So I met this guy for lunch yesterday. We had first met each other online and emailed back and forth for a bit. He's my age, the pictures of him didn't look awful, stable job... and then we met.
Between the dental hygiene that was seriously lacking, his inability to hold a conversation, and his self imposed shut-in status, I couldn't get away fast enough.
The guy has lived in the town that I moved to 16 years ago since he was 3... 3! and he has no idea about what activities are around for him to do (of which there are MILLIONS). He's lived with the same 2 people for the last 18 years and while this isn't so bothersome, the fact that when he left the apartment he was sharing with them to buy a house he felt the need to take them along because "we have been living together so long why change"

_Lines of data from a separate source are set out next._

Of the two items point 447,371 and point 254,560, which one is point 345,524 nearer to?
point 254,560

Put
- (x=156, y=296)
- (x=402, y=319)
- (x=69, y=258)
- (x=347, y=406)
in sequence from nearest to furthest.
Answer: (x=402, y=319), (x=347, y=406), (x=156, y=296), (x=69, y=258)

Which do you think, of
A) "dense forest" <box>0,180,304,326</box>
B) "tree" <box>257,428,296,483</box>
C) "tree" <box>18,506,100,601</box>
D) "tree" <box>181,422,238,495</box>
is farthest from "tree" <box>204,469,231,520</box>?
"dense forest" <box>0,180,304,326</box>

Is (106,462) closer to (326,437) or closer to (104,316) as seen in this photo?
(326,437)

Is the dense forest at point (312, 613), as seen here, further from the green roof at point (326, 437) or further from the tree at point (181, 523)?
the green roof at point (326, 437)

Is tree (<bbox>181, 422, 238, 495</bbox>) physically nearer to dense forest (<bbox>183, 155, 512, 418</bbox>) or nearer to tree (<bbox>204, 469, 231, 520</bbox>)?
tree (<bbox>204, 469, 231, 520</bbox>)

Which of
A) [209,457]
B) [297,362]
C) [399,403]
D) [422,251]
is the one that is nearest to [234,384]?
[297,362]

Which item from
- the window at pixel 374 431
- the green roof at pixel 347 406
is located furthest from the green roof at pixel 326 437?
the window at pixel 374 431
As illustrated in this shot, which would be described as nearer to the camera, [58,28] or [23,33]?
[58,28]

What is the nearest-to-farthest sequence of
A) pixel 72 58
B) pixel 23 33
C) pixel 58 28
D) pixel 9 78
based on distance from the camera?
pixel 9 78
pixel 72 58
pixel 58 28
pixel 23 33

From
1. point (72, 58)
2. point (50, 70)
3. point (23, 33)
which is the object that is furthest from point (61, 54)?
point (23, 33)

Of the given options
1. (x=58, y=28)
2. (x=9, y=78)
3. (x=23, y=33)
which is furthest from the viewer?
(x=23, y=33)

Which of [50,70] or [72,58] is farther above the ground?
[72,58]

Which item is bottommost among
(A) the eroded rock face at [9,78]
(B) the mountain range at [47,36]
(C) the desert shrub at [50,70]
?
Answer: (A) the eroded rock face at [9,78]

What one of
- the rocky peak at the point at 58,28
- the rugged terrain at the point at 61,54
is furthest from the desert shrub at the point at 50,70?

I don't know, maybe just to see if you could find someone you wanted to spend you life with rather than flatmates! Or just to see if you could!
I keep thinking about a palm reading I had done while in college (which I don't honestly know if I believe or not). The reader said I would have 3 loves in my life. I know I married one, but obviously he didn't feel the same way about me as I did about him. I believe I know who the other two were... but again, they didn't feel the same way about me. So is that it then? I have had my shot at the family I dreamed of having a a child and I failed? Or have I yet to meet my other two loves?
Or is this all just bullshit and if I just give up and appreciate what I have I'll be happy no matter who I'm with or what my relationship status is... that feels most right.